*Task A*.
Check each statement against the incident report and answer yes or no, quoting the words that decide it: (i) the incident lasted 2h 57m; (ii) the incident was rated major; (iii) the affected component was SysTrack API/UI.
*Task B*.
Write out everything in the incident report from "Affected components" down to "monitoring the situation." again, changing "root cause" to "underlying cause" each time it appears.

====== Selected excerpt ======

Lakeside Software incident

SysTrack America's Cloud – Reports of Delayed Performance

Minor Resolved View vendor source →

Lakeside Software experienced a minor incident on April 11, 2023 affecting SysTrack API/UI, lasting 2h 57m. The incident has been resolved; the full update timeline is below.

Started
Apr 11, 2023, 05:27 PM UTC
Resolved
Apr 11, 2023, 08:25 PM UTC
Duration
2h 57m
Detected by Pingoru
Apr 11, 2023, 05:27 PM UTC

Affected components

SysTrack API/UI

Update timeline

  1. identified Apr 11, 2023, 06:27 PM UTC

    Some slowness when using the SysTrack Cloud UI or while making API calls. We're have identified the root cause. We apologize for any inconvenience.

  2. monitoring Apr 11, 2023, 06:29 PM UTC

    We have remediated the root cause and actively monitoring the situation.

====== Available data ======

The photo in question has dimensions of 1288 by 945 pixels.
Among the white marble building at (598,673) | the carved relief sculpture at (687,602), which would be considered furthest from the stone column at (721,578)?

======

*Task answer A*.
(i) Yes: "lasting 2h 57m"
(ii) No: "Minor Resolved"
(iii) Yes: "affecting SysTrack API/UI"

*Task answer B*.
Affected components

SysTrack API/UI

Update timeline

  1. identified Apr 11, 2023, 06:27 PM UTC

    Some slowness when using the SysTrack Cloud UI or while making API calls. We're have identified the underlying cause. We apologize for any inconvenience.

  2. monitoring Apr 11, 2023, 06:29 PM UTC

    We have remediated the underlying cause and actively monitoring the situation.